What is asked:
Write out every line of the rows below as a JSON list of strings, with one string per line and no entries for blank lines. Leave the pictures out of the list.

Record excerpts:
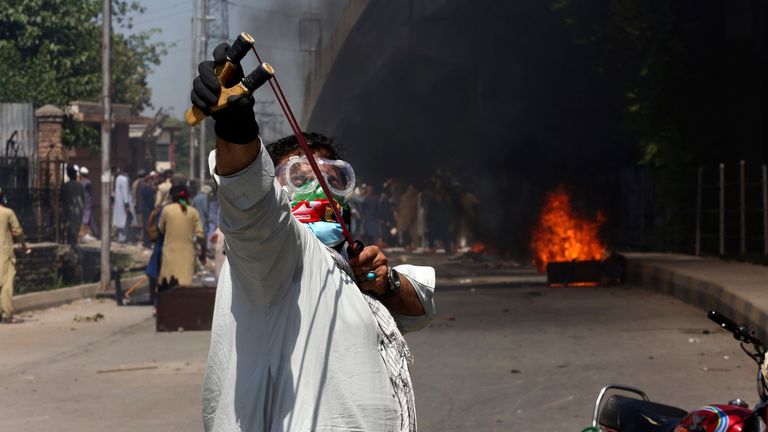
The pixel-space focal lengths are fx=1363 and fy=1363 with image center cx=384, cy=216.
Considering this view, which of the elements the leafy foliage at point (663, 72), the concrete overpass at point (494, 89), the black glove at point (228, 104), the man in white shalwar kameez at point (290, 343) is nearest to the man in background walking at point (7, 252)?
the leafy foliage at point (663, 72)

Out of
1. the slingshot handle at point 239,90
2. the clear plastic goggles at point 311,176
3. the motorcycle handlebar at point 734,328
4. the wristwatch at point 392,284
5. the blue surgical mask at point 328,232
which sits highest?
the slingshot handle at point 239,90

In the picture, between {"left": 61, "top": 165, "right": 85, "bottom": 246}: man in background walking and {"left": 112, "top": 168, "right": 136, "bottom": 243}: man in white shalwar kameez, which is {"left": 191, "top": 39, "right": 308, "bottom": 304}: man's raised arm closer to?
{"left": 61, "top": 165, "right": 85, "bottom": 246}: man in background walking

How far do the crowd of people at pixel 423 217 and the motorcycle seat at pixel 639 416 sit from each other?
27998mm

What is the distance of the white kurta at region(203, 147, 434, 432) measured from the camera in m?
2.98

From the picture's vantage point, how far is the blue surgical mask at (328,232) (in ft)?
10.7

Solution for this exercise:
[
  "The pixel-space focal lengths are fx=1363 and fy=1363 with image center cx=384, cy=216.",
  "Considering this view, which of the elements the leafy foliage at point (663, 72), the concrete overpass at point (494, 89), the black glove at point (228, 104), the man in white shalwar kameez at point (290, 343) is nearest to the man in background walking at point (7, 252)?",
  "the leafy foliage at point (663, 72)",
  "Out of",
  "1. the slingshot handle at point 239,90",
  "2. the clear plastic goggles at point 311,176",
  "3. the motorcycle handlebar at point 734,328",
  "4. the wristwatch at point 392,284",
  "5. the blue surgical mask at point 328,232",
  "which sits highest?",
  "the slingshot handle at point 239,90",
  "In the picture, between {\"left\": 61, \"top\": 165, \"right\": 85, \"bottom\": 246}: man in background walking and {\"left\": 112, \"top\": 168, \"right\": 136, \"bottom\": 243}: man in white shalwar kameez, which is {\"left\": 191, \"top\": 39, \"right\": 308, \"bottom\": 304}: man's raised arm closer to?",
  "{\"left\": 61, \"top\": 165, \"right\": 85, \"bottom\": 246}: man in background walking",
  "How far do the crowd of people at pixel 423 217 and the motorcycle seat at pixel 639 416 sit from each other?",
  "27998mm",
  "What is the distance of the white kurta at region(203, 147, 434, 432) measured from the camera in m?",
  "2.98",
  "From the picture's vantage point, how far is the blue surgical mask at (328,232) (in ft)?",
  "10.7"
]